A ação ocorreu na manhã desta terça-feira (10)

Por Portal A8SE com informações da SSP/SE 10/02/2026 14h22
Operação prende sete pessoas e bloqueia R$ 270 milhões ligados ao crime organizado
Reprodução/SSP

Sete pessoas foram presas e cerca de R$ 270 milhões em ativos financeiros foram bloqueados durante a Operação Martelo, que teve como alvo uma organização criminosa investigada por tráfico de drogas, homicídios e lavagem de dinheiro.

A ação ocorreu na manhã desta terça-feira (10) e contou com atuação conjunta das polícias civis em municípios da Bahia e nos estados de Sergipe, Alagoas, Paraíba e Paraná.

De acordo com as informações oficiais, a Polícia Civil de Sergipe participou da operação com equipes do Centro de Operações Policiais Especiais (Cope), que cumpriram mandados judiciais em Aracaju.
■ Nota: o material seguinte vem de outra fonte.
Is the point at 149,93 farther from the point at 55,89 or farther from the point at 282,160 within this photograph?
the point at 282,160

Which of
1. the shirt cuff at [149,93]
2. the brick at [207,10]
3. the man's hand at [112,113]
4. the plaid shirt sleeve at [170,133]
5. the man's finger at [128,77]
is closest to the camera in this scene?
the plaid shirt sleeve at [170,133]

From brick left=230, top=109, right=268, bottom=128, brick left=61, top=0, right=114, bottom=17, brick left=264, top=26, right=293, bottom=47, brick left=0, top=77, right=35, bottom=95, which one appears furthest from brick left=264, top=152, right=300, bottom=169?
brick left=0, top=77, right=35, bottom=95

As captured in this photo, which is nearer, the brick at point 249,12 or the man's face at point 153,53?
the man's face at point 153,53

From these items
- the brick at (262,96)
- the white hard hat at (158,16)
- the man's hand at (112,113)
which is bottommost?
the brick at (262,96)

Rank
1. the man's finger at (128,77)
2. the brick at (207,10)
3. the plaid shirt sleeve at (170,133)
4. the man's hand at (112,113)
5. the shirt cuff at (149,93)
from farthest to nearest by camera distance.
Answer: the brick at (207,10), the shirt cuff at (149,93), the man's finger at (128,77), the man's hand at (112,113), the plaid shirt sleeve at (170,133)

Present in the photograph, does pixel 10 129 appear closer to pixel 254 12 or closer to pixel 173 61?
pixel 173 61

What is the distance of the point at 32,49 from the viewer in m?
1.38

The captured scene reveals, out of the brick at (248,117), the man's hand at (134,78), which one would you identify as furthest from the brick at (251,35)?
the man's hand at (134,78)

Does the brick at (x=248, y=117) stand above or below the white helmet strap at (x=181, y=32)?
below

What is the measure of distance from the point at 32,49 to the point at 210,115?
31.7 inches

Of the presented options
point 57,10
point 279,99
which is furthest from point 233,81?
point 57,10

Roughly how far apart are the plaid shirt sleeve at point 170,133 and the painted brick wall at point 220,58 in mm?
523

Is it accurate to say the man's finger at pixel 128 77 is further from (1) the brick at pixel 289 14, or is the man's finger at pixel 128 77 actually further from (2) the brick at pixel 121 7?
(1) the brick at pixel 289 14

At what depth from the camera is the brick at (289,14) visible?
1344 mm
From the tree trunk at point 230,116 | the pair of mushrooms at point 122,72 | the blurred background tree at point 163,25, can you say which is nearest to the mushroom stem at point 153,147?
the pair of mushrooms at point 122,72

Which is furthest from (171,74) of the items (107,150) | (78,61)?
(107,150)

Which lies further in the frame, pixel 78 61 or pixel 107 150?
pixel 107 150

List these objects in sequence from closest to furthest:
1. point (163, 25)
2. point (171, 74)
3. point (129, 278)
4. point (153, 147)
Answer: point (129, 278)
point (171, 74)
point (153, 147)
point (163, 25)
Na capital sergipana, foram realizadas três prisões — duas delas contra um casal localizado em um condomínio no bairro Atalaia e outra contra um investigado que já estava custodiado no Complexo Penitenciário Advogado Antônio Jacinto Filho (Compajaf), no bairro Santa Maria. Também foram cumpridos dois mandados de busca e apreensão, um no apartamento do casal e outro na cela do detento.

Operação Martelo

A investigação, conduzida pela Polícia Civil da Bahia ao longo de aproximadamente um ano, identificou uma estrutura criminosa organizada, com divisão de funções e atuação em crimes violentos e na movimentação de recursos ilícitos.
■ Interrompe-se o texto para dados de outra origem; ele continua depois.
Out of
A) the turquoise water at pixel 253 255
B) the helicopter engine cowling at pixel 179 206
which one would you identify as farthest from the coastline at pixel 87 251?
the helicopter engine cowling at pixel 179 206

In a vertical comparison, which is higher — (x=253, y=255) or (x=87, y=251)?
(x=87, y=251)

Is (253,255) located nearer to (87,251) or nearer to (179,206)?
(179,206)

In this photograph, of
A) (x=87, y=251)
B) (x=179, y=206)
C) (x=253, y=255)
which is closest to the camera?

No total, a operação resultou na prisão de quatro pessoas na Bahia, duas em Sergipe e uma em Alagoas, onde foi detida a companheira de uma liderança criminosa já presa em unidade de segurança máxima. Durante as ações, foram apreendidos celulares, porções de drogas, veículos, documentos e uma maleta com dinheiro falso, além de outros materiais considerados importantes para as investigações.

Ainda segundo a polícia, a Justiça autorizou o bloqueio de aproximadamente R$ 270 milhões em contas bancárias e aplicações financeiras ligadas aos investigados. Relatórios apontaram movimentações incompatíveis com a renda declarada, além de antecedentes criminais da maioria dos envolvidos.

As diligências seguem em andamento e os presos, assim como o material apreendido em Sergipe, foram colocados à disposição da Justiça e integrados à investigação principal conduzida pela Polícia Civil da Bahia.